TASK DETAILS: Reproduce the material verbatim from the line with "What is the distance" up to and including the line with "8306 centimetres", and return only those lines.

RECORD EXTRACTS:

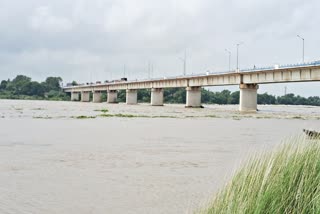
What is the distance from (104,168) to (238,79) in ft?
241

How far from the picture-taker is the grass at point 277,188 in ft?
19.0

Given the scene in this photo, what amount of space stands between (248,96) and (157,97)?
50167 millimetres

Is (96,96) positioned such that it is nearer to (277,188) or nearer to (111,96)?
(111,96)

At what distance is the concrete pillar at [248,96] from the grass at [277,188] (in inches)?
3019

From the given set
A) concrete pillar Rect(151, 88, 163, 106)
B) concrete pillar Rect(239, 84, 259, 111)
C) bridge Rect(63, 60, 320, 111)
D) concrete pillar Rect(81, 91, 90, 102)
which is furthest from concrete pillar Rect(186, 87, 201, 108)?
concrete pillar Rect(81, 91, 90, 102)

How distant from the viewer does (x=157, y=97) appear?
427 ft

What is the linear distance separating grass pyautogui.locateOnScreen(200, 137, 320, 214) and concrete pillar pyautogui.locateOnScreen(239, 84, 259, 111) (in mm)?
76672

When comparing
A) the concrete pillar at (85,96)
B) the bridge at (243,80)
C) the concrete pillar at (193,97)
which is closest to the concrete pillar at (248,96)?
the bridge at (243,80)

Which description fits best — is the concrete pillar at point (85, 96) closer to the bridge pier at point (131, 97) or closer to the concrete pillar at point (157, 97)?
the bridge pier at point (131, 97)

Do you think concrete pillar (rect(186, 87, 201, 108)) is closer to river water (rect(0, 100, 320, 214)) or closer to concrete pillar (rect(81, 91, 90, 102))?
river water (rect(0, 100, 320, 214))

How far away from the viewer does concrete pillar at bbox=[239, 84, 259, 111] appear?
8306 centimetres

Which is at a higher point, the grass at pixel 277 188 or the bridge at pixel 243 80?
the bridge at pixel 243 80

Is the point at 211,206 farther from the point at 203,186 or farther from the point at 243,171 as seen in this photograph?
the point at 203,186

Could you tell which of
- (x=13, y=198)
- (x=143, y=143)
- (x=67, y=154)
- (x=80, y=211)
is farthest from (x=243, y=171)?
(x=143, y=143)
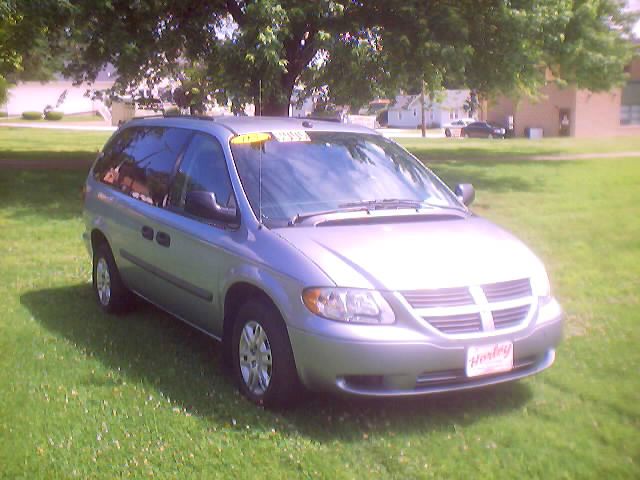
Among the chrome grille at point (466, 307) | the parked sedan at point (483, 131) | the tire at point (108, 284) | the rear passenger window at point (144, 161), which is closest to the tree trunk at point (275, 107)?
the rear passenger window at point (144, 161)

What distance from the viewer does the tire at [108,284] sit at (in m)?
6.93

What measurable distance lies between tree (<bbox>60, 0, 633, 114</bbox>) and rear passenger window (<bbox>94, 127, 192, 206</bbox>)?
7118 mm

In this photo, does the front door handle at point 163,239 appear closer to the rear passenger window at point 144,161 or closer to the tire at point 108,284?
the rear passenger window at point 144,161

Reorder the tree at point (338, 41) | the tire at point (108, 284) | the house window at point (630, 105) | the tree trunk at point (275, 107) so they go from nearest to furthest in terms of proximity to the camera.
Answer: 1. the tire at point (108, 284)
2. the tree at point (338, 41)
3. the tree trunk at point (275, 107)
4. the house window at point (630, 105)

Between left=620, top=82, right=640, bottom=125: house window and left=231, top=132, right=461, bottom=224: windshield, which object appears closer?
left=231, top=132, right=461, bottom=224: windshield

* * *

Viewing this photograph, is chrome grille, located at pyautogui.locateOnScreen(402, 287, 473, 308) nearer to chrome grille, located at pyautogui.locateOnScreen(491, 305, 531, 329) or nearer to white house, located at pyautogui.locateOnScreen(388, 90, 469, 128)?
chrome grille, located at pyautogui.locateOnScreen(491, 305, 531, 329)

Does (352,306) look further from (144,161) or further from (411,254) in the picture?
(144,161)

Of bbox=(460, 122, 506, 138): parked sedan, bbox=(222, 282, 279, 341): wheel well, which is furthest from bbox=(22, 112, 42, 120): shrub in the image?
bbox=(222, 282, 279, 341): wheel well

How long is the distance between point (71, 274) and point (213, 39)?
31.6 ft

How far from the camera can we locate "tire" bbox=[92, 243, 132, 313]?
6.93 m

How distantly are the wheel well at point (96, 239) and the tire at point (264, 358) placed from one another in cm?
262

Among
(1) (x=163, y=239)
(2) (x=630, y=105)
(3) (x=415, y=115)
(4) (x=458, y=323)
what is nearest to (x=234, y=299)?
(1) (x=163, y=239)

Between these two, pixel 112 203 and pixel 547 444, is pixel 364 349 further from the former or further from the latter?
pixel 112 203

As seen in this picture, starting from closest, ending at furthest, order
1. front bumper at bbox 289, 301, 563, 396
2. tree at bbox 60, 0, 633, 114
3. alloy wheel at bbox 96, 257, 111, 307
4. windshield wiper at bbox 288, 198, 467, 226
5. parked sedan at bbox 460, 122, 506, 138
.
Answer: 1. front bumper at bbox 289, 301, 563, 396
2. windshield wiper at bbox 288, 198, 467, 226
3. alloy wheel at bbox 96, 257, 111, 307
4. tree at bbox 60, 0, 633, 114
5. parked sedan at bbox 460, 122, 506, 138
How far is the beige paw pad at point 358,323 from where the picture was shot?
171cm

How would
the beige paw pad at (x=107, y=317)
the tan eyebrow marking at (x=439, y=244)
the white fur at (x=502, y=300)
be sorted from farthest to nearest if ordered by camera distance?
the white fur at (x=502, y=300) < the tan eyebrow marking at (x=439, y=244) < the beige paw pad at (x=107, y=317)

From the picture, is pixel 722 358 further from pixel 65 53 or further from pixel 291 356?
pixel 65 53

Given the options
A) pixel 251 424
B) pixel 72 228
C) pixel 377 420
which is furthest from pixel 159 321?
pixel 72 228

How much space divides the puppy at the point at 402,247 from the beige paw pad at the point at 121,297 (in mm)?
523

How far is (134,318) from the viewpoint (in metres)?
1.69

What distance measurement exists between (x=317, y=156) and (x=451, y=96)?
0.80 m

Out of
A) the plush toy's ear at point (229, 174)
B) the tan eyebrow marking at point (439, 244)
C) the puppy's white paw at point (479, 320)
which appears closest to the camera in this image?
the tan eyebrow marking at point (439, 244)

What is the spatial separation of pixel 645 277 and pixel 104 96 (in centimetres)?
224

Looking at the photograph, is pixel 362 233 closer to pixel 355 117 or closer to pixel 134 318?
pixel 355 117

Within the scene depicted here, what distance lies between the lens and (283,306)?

FULL OUTPUT:
What is the distance from (104,168) to (238,79) in ft?
241

How far from the picture-taker is the grass at point 277,188 in ft?
19.0

Given the scene in this photo, what amount of space stands between (248,96) and (157,97)?
50167 millimetres

Is (96,96) positioned such that it is nearer to (277,188) or nearer to (111,96)?
(111,96)

At what distance is the concrete pillar at [248,96] from the grass at [277,188] (in inches)?
3019

From the given set
A) concrete pillar Rect(151, 88, 163, 106)
B) concrete pillar Rect(239, 84, 259, 111)
C) bridge Rect(63, 60, 320, 111)
D) concrete pillar Rect(81, 91, 90, 102)
which is furthest from concrete pillar Rect(186, 87, 201, 108)?
concrete pillar Rect(81, 91, 90, 102)

How distant from the viewer does (x=157, y=97) appear?
427 ft

What is the linear distance separating grass pyautogui.locateOnScreen(200, 137, 320, 214) and concrete pillar pyautogui.locateOnScreen(239, 84, 259, 111) (in mm)?
76672

When comparing
A) the concrete pillar at (85,96)
B) the bridge at (243,80)
C) the concrete pillar at (193,97)
which is closest to the concrete pillar at (248,96)?
the bridge at (243,80)

Which description fits best — is the concrete pillar at point (85, 96) closer to the bridge pier at point (131, 97) or closer to the concrete pillar at point (157, 97)?
the bridge pier at point (131, 97)

Do you think concrete pillar (rect(186, 87, 201, 108)) is closer to river water (rect(0, 100, 320, 214)) or closer to concrete pillar (rect(81, 91, 90, 102))?
river water (rect(0, 100, 320, 214))

How far away from the viewer does concrete pillar at bbox=[239, 84, 259, 111] appear?
8306 centimetres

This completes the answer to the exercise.